■ **Dataset entries**:
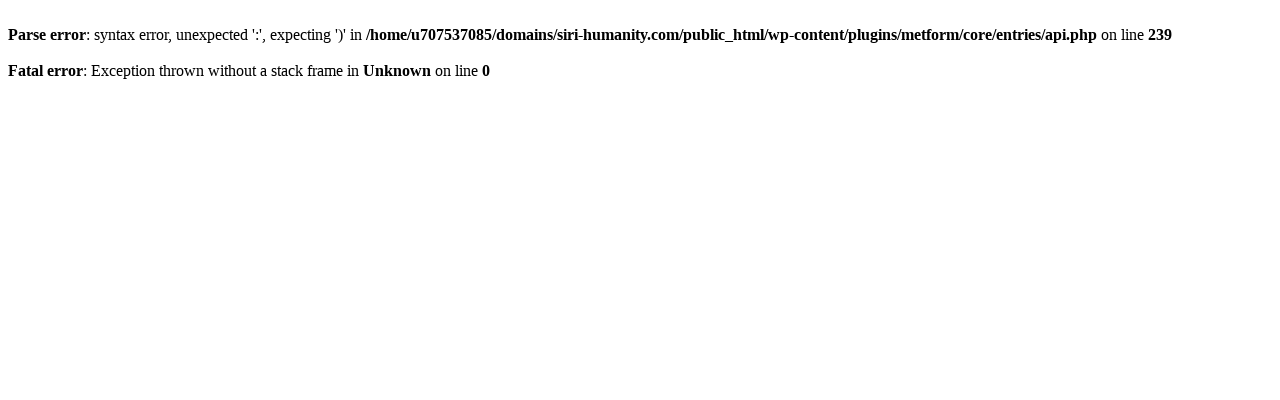

--- FILE ---
content_type: text/html; charset=UTF-8
request_url: https://siri-humanity.com/selecting-antivirus-application/
body_size: 125
content:
<br />
<b>Parse error</b>:  syntax error, unexpected ':', expecting ')' in <b>/home/u707537085/domains/siri-humanity.com/public_html/wp-content/plugins/metform/core/entries/api.php</b> on line <b>239</b><br />
<br />
<b>Fatal error</b>:  Exception thrown without a stack frame in <b>Unknown</b> on line <b>0</b><br />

■ **Brief**: Transcribe every entry word for word, but omit the pictures.

■ **Written answer**:
--- FILE ---
content_type: text/html; charset=UTF-8
request_url: https://siri-humanity.com/selecting-antivirus-application/
body_size: 125
content:
<br />
<b>Parse error</b>:  syntax error, unexpected ':', expecting ')' in <b>/home/u707537085/domains/siri-humanity.com/public_html/wp-content/plugins/metform/core/entries/api.php</b> on line <b>239</b><br />
<br />
<b>Fatal error</b>:  Exception thrown without a stack frame in <b>Unknown</b> on line <b>0</b><br />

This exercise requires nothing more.